▶ **PROBLEM DESCRIPTION**
Output nothing except the lines from the one containing "Haus Zu verkaufen" through the final line of the data, both included, typed exactly, minus the pictures.

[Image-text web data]
◆ ◆ ◆ ◆ ◆ ◆ ◆

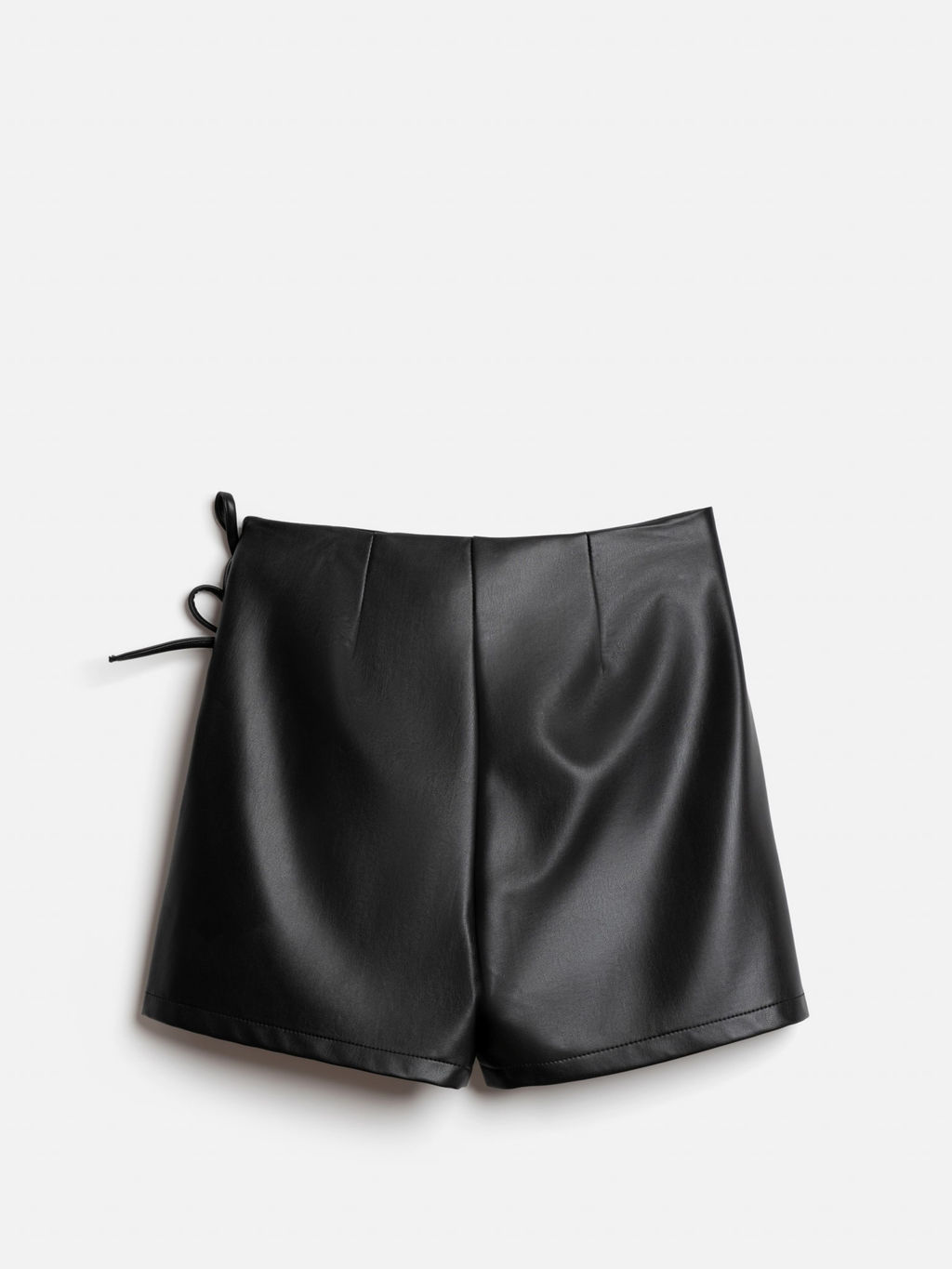 ACOOLA / Шорты детские для девочек Stella_sk черный  фото 2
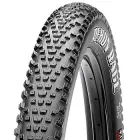 Покришка Maxxis Rekon Race 29 x 2.35" EXO/TR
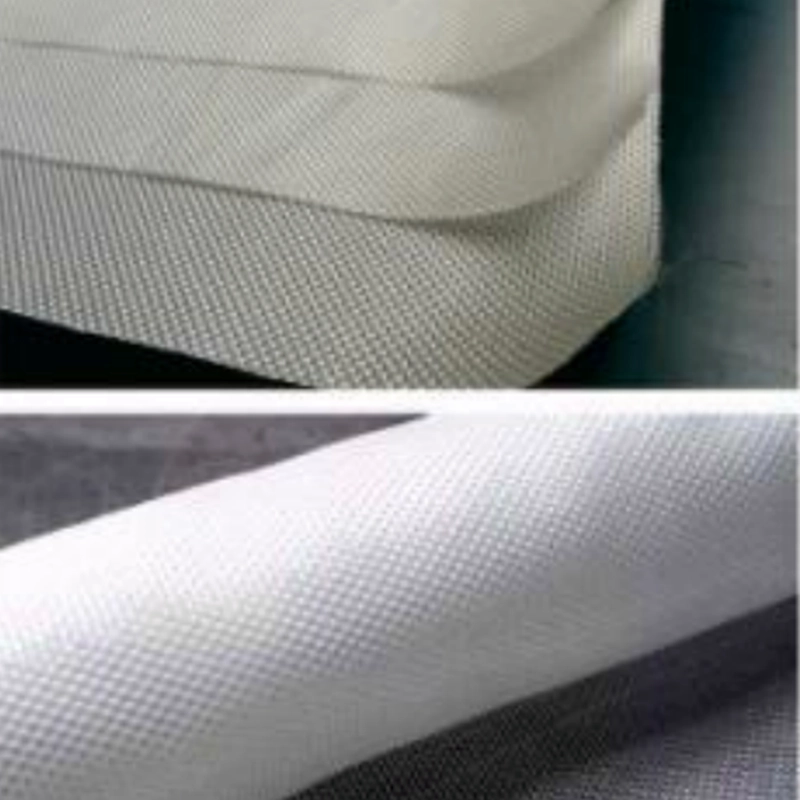 filament-woven-geotextile.webp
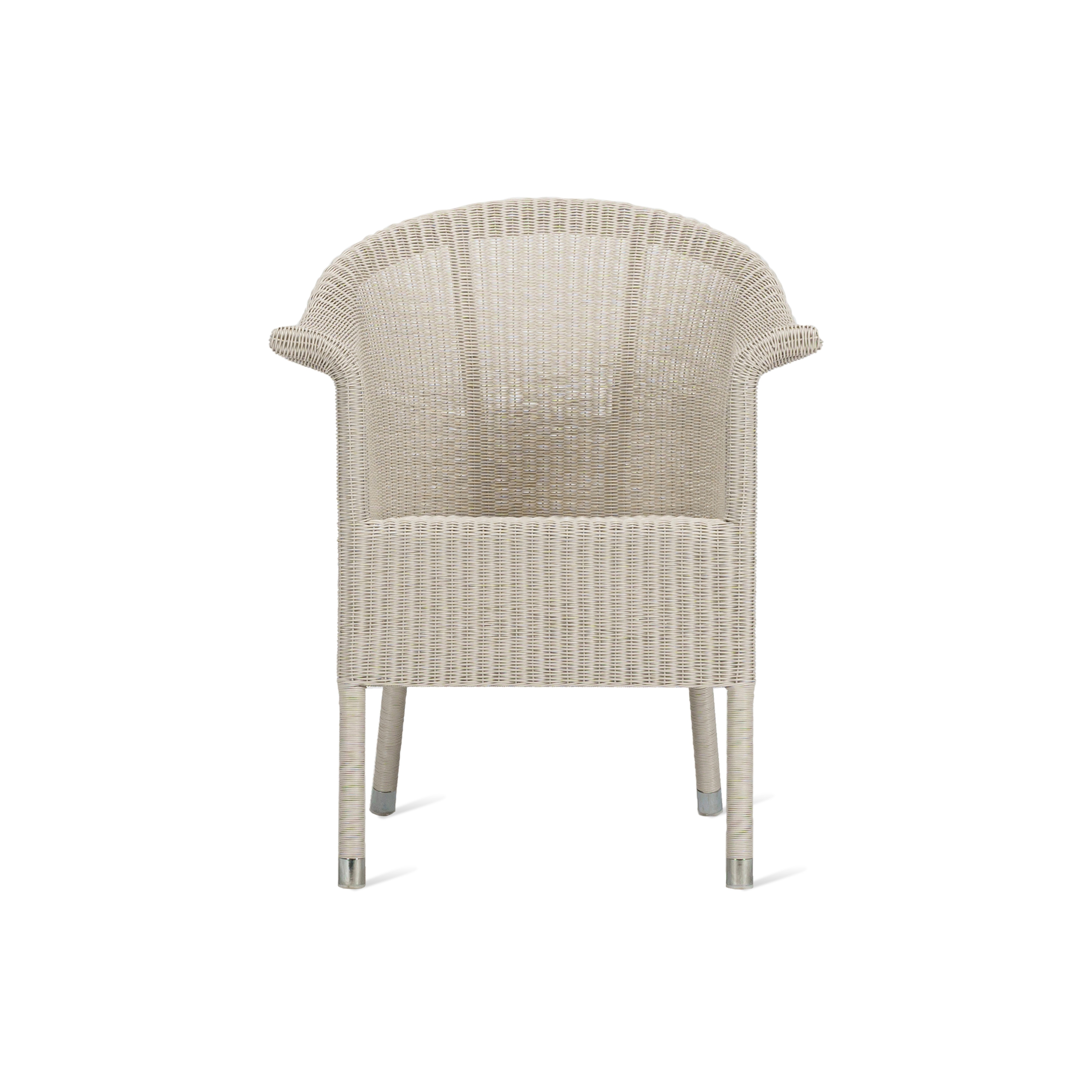 Mostra il prodotto Kenzo dining chair del produttore Vincent Sheppard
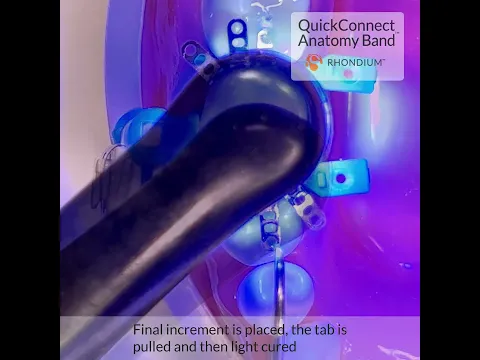 product video thumbnail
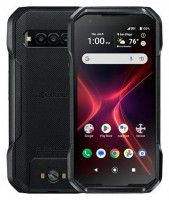 Kyocera DuraForce Pro (E6833) Repair Network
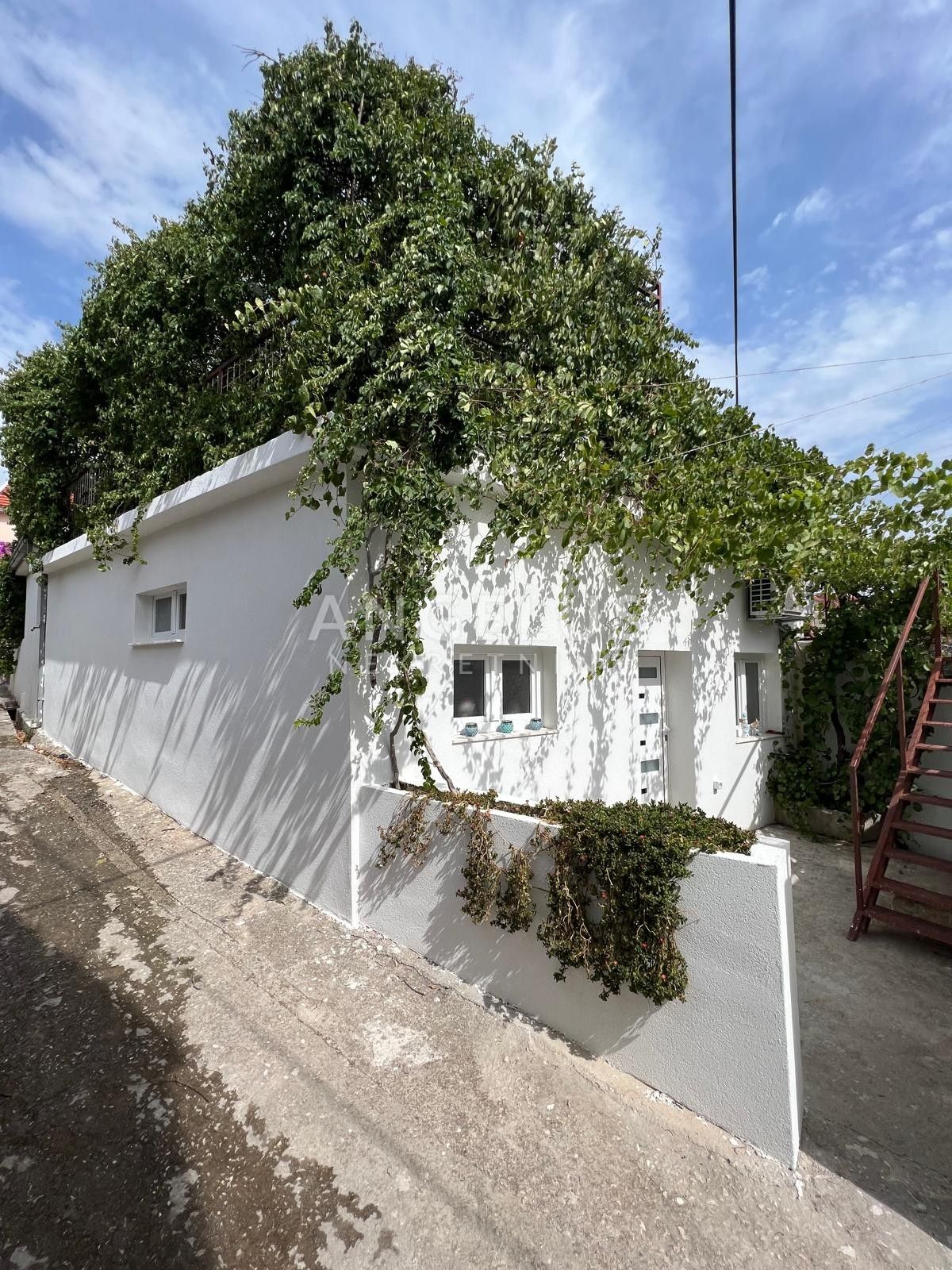 Haus Zu verkaufen -  Čiovo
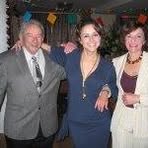 Jane Fooks - Facebook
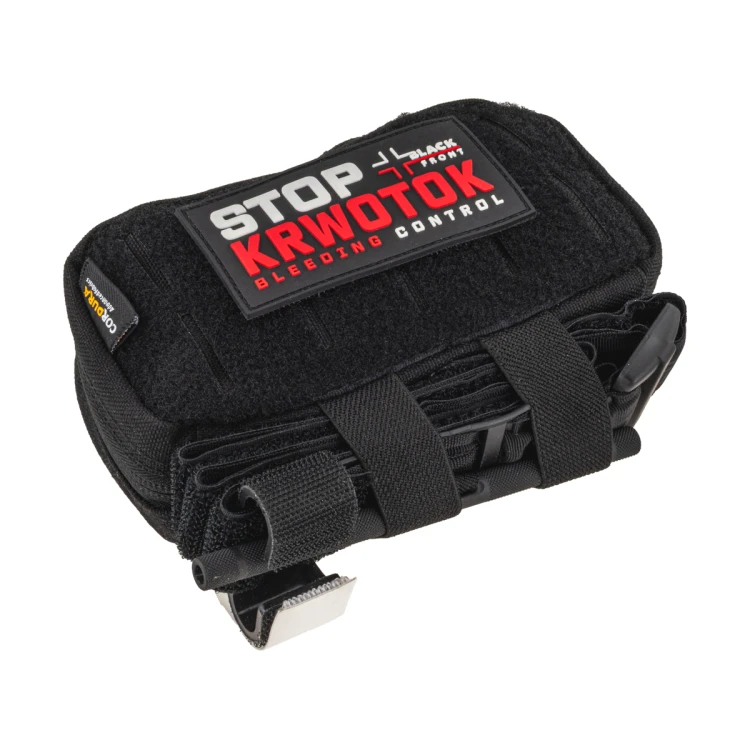 Zestaw-ratowniczy-STOP-KRWOTOK-4.jpg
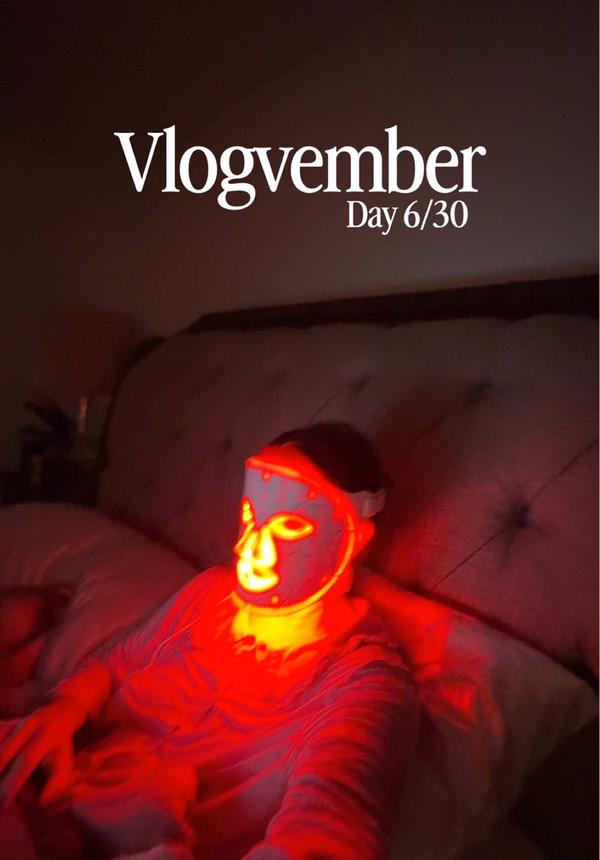 Post by cylaslangdon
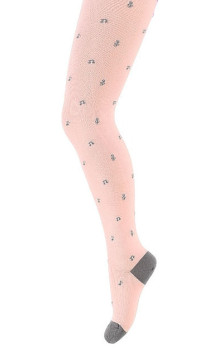 Wola cotton socks for kids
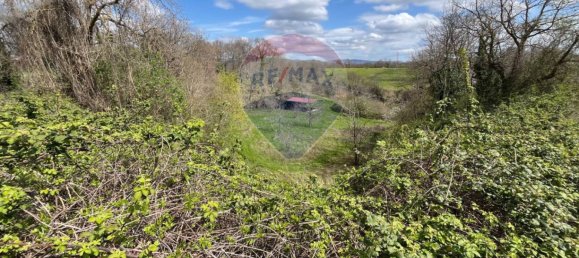 3 غرف نوم منزل في Acquapendente, Italy رقم 317514 32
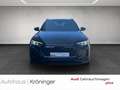 Audi SQ8 e-tron SQ8 etron quattro B&O HUD Luft Panorama Schwarz - thumbnail 5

◆ ◆ ◆ ◆ ◆ ◆ ◆

▶ **REPLY**
 Haus Zu verkaufen -  Čiovo
 Jane Fooks - Facebook
 Zestaw-ratowniczy-STOP-KRWOTOK-4.jpg
 Post by cylaslangdon
 Wola cotton socks for kids
 3 غرف نوم منزل في Acquapendente, Italy رقم 317514 32
 Audi SQ8 e-tron SQ8 etron quattro B&O HUD Luft Panorama Schwarz - thumbnail 5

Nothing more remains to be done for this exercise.